During this time slot, you will be free to choose one of the following breakout sessions to attend!
Research Like a Linguist: Integrating Discipline Specific Research Practices to Advance Epistemic Cognitive Development
Presenters: Catherine Baird, Online and Outreach Services Librarian, and Jonathan Howell, Associate Professor
Description: We will share the evolution of a research-based assignment in Dr. Howell’s Phonology course, a requirement in the Linguistics major. We have been experimenting with how to teach the necessary research skills to students as they complete an “Adopt A Language” research assignment. We will ask the audience to participate in the research activities that the students are expected to complete, revealing the blindspot instructors sometimes have for student research practices. We’ll also share lessons learned about weaving in information literacy learning into course content. #Learning Design
Ensuring Optimal Learning Spaces by Using Technology to Mitigate Implicit Biases
Presenters: Milton A. Fuentes, Professor, Heather Hernandez Moss, Teaching & Research Assistant, and Michelle Truffin, Adjunct Faculty
Description: Montclair State University is committed to promoting equity, diversity and inclusion; however, implicit biases, if not properly considered, can thwart these efforts. Implicit biases include mental associations around demographic variables that can influence judgment and behaviors, leading to prejudice and discrimination (Greenwald et al., 2022). Implicit biases are automatic and occur outside of our awareness; they don’t necessarily adhere to our explicit biases; and they can cause problematic academic outcomes (Staats et al., 2016). Specifically, they can foster identity threat (Steele, 2010); lead faculty to enfranchise some students and disenfranchise others; or prevent fair grading and classroom practices. Moreover, these pernicious biases are multidirectional with faculty having biases toward students; students having biases toward faculty, and students having biases toward each other. Yet, some argue (Devine et al., 2017) that these biases can be mitigated. This session will highlight how to use technological tools to monitor and mitigate these biases. Specifically, technological tools for engaging in anonymous review and discretion elimination (Greenwald et al, 2022) will be enumerated to ensure impartial evaluation practices. Moreover, it will discuss how to utilize technology platforms with evidence-based, social psychology strategies (e.g., individuation, perspective taking, contact; Devine et al., 2017) to promote optimal classroom interactions. #Community&Inclusion
Using StoryMap to Develop a Sense of Place in a Language Classroom
Presenters: AJ Kelton, Director, CHSS Digital Media CoLab
StoryMap, by ArcGIS, is a free online tool that can be used to create immersive stories via text, multimedia, and interactive maps. In this session, Dr. AJ Kelton, Director of the CHSS Digital Media CoLab (DMcL), will overview the development of a Canvas-based module designed along with Dr. Marisa Trubiano, Associate Professor of Italian, to teach students in her Italian II language course how to use StoryMap for a course assignment.

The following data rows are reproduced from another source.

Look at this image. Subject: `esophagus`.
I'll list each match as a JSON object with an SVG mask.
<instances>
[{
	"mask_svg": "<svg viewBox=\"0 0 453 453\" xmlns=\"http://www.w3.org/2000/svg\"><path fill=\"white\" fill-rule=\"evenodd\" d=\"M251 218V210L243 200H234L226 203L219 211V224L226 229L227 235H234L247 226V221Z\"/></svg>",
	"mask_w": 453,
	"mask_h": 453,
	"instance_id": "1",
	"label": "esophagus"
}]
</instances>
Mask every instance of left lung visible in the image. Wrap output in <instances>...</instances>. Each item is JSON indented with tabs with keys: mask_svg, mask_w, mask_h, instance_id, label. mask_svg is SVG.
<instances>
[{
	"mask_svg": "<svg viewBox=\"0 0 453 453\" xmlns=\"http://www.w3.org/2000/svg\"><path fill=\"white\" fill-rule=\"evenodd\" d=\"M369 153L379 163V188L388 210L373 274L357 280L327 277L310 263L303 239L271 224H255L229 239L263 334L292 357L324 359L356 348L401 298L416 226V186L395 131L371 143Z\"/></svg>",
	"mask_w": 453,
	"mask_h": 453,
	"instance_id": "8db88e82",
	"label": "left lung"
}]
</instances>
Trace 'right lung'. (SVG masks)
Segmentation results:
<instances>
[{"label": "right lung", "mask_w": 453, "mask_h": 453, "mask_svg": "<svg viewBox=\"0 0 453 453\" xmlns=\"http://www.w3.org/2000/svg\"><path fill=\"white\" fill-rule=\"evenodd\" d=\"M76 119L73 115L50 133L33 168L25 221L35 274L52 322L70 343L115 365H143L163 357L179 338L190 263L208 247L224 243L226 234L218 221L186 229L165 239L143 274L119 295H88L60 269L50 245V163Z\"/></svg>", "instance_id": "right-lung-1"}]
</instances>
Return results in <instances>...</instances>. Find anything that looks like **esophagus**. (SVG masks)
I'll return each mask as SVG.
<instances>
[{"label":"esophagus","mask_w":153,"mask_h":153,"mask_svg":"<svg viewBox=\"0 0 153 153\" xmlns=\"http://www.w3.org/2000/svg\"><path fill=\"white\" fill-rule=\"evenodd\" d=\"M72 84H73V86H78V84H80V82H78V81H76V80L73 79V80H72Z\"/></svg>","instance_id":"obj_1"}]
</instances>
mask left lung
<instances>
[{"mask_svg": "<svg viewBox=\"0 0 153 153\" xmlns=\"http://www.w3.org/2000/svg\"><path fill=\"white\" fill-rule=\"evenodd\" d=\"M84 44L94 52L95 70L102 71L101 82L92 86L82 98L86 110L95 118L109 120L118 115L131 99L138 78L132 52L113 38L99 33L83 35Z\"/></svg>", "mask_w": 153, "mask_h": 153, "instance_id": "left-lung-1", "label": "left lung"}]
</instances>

Under the direction and supervision of Dr. Kelton, The DMcL Student Team maintains, supports, and updates the LEMs. Focused on the basic affordances of the application, LEMs include video instruction, two rubric-based assignments, a quiz, and a badge awarded to the student via Suitable.
The intent of the assignment, and the use of StoryMap, is to provide students a means to “map out” their own self-identities, and the linguistic and cultural communities to which they feel they belong. The assignment is designed to highlight the diversity of linguistic and cultural experiences in the classroom community and to promote a heightened understanding and appreciation for it among classmates.
This session will review the design of the learning experience module (LEM), including design and learning objectives. Attendees will have an opportunity to see select “maps” created by students as well as see a walk-through the LEM.